Bonnefoy a écrit:[Historiquement, la] première manifestation vraiment sans retour de cette crise dont est née la civilisation, si c’est encore le mot, que nous opposons aujourd’hui au reste du globe, eut lieu, selon les pays, selon aussi les milieux sociaux, en divers moment de la fin du XVIe siècle ou du début du XVIIe : ce qui correspond en Angleterre aux années où Shakespeare écrivit ses pièces. La ligne de fracture qui a rompu l’horizon de l’intemporel, et voue l’histoire du monde à son devenir toujours plus incertain et précipité, passe, c’est évidemment une de ses causes, par Hamlet, et je dirais même en plein milieu de cette œuvre.
Voici le premier enfant des temps modernes.
L'appel et le discours de la vengeance :
Shakespeare, Hamlet a écrit:Le spectre : Écoûte-moi.
Hamlet : Oui, je veux t’écouter. [...]. Parle, je suis prêt à t’entendre.
Le spectre : Et à venger, quand tu auras entendu ?
Hamlet : À venger ?
Le spectre : Je suis l’esprit de ton père, [...]. Écoûte, écoute, écoute ! Si jamais tu aimas ton tendre père [...] …
Hamlet : Vite, instruis-moi. Et d’une aile aussi prompte que l’intuition ou la pensée d’amour je vole te venger.
Le spectre : Je vois que tu es prêt. [Écoûte], Hamlet, on dit que, dormant dans mon verger, un serpent me piqua. Et tout le Danemark est ainsi abusé, grossièrement, par cette relation, menteuse. Mais, sache-le : le serpent dont le dard tua ton père porte aujourd’hui sa couronne. [...]. Si ton sang parle, ne le supporte pas, ne souffre pas que la couche royale du Danemark soit un lit de luxure et d’inceste maudit... Mais de quelque façon que tu agisses, ne souille pas ton âme, ne fait rien contre ta mère. [...].
Hamlet : [Seul] vivra ton commandement, séparé des matières plus frivoles, dans le livre de mon cerveau [...]. Je l’ai juré.

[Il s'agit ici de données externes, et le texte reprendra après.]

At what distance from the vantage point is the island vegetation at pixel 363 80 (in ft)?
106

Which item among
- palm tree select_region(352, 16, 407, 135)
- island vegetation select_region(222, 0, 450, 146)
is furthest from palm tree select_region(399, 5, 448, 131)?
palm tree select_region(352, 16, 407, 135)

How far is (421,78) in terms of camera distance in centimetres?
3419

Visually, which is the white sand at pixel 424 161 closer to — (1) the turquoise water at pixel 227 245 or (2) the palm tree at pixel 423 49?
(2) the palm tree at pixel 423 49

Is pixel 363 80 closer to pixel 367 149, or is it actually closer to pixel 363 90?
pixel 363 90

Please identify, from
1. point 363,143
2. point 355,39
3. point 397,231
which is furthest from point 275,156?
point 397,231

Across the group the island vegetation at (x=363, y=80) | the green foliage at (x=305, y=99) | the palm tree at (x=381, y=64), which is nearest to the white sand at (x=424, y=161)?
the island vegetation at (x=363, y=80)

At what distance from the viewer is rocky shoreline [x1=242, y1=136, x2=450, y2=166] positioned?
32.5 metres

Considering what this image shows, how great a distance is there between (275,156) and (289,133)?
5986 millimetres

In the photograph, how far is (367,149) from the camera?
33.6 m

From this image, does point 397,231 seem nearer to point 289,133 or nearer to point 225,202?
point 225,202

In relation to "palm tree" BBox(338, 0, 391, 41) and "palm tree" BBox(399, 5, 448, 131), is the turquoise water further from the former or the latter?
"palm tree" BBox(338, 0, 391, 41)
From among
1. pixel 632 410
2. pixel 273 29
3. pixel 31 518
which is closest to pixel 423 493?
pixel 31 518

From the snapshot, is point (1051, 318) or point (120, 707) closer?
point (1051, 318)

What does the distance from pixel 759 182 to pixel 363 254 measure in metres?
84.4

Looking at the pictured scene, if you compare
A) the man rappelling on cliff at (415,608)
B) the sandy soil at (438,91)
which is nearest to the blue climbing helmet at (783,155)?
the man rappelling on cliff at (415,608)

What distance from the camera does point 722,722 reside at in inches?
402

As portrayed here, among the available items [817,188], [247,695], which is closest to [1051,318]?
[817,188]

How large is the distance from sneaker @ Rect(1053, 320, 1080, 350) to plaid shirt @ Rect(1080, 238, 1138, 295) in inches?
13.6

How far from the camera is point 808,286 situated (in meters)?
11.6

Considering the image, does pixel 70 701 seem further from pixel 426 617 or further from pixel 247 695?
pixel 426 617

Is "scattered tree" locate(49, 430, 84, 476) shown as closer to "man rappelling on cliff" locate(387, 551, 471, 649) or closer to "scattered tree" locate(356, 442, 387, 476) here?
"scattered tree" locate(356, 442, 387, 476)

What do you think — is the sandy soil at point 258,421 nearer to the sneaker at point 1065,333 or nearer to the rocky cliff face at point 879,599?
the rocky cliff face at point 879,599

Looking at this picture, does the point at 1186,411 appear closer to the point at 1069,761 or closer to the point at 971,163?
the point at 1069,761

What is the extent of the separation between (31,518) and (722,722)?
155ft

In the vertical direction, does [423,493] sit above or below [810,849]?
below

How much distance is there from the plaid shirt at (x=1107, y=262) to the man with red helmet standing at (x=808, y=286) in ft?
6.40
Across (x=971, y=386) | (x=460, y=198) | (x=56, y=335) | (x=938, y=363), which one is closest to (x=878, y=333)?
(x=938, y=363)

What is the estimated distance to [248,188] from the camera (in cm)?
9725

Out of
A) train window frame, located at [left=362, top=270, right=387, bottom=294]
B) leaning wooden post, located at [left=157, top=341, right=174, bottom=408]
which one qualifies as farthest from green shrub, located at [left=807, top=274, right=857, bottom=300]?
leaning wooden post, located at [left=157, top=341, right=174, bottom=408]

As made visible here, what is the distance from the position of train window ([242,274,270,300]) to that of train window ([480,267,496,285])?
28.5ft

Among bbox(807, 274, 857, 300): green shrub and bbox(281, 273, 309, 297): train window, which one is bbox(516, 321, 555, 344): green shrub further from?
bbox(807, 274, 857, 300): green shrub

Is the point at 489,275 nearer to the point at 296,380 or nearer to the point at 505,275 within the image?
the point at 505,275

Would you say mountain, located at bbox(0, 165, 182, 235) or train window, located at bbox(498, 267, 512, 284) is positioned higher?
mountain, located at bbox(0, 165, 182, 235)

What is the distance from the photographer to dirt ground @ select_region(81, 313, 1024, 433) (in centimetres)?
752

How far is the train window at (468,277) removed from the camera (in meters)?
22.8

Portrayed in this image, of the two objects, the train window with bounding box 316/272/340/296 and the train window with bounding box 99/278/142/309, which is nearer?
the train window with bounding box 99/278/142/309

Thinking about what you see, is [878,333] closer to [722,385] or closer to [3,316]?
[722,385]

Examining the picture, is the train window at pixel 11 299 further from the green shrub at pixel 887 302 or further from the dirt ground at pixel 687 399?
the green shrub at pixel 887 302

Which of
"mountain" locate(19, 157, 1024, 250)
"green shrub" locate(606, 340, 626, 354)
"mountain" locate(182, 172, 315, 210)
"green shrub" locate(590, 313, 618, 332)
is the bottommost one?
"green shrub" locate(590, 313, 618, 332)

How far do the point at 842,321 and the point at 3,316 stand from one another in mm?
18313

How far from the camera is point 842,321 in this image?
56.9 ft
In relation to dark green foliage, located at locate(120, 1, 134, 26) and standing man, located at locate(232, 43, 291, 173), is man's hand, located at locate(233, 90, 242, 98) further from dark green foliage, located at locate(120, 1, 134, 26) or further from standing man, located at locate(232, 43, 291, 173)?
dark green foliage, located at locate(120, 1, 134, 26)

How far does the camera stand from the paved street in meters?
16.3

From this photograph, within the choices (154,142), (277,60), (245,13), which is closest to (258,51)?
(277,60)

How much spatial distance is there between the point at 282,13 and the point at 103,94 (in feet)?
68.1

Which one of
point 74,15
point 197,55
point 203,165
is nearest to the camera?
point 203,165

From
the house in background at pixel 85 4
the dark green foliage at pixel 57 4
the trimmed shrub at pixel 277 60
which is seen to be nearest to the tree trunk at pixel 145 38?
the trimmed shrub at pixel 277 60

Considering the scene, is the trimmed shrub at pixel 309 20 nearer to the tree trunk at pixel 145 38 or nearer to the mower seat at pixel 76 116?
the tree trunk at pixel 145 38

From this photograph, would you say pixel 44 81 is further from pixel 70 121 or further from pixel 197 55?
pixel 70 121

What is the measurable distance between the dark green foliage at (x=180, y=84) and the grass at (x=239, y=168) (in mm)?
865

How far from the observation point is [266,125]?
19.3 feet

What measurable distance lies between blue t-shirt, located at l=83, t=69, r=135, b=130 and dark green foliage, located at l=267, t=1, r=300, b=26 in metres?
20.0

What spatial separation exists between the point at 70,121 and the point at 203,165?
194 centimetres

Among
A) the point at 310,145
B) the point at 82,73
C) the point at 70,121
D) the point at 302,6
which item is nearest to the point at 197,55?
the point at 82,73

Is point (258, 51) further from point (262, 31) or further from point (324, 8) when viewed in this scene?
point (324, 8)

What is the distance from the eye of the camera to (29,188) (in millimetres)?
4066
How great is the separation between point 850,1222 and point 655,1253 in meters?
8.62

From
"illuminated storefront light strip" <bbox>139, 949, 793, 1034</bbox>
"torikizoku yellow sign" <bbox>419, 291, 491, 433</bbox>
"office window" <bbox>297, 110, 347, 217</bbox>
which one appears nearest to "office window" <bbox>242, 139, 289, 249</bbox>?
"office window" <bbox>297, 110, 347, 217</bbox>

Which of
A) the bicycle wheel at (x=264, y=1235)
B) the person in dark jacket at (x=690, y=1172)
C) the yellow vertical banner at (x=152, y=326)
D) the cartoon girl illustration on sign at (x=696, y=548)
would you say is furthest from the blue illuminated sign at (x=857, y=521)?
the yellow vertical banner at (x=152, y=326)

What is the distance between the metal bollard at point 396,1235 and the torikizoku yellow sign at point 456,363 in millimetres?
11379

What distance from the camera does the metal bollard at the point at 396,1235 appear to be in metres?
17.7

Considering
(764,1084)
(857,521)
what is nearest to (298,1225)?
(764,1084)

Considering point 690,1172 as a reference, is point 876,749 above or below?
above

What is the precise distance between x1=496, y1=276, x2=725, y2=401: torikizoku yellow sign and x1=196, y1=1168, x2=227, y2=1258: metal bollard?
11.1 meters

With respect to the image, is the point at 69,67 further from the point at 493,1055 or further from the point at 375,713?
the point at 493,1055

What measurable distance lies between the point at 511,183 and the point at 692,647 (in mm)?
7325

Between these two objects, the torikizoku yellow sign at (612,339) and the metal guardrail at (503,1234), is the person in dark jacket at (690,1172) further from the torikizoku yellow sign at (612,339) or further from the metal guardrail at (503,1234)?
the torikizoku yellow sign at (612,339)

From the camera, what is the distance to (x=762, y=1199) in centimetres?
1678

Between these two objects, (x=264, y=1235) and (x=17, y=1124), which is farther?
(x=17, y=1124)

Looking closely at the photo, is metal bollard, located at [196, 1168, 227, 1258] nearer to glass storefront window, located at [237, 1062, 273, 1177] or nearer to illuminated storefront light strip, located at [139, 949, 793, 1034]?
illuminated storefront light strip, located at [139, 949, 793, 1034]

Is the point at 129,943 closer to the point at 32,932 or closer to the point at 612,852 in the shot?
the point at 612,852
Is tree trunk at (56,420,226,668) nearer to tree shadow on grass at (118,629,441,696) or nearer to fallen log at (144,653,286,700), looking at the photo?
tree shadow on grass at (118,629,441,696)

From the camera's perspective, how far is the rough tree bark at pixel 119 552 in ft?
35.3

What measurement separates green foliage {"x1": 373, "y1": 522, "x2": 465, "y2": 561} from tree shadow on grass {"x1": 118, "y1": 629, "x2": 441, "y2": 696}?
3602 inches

Bonnefoy a écrit:Non seulement [le père d'Hamlet] porte le costume et se réclame des mœurs de la société féodale, mais même son besoin de vengeance signifie son appartenance à la tradition qui s’achève, puisque cette exigence si assurée de son droit sacré implique entre autres la certitude que c’est l’État tout entier qui souffre quand est spoliée la dynastie légitime. Outre cela, son statut de souverain combattant et heureux de l’être métaphorise très bien la domination que le chrétien d’avant la nouvelle astronomie croit exercer sur un monde où pourtant le diable rôde, aux limites. Et enfin ce premier Hamlet est père, sans appréhension, avec espérance même — au moins au début de la pièce —, ce qui signifie sa confiance dans des valeurs, dans une durée.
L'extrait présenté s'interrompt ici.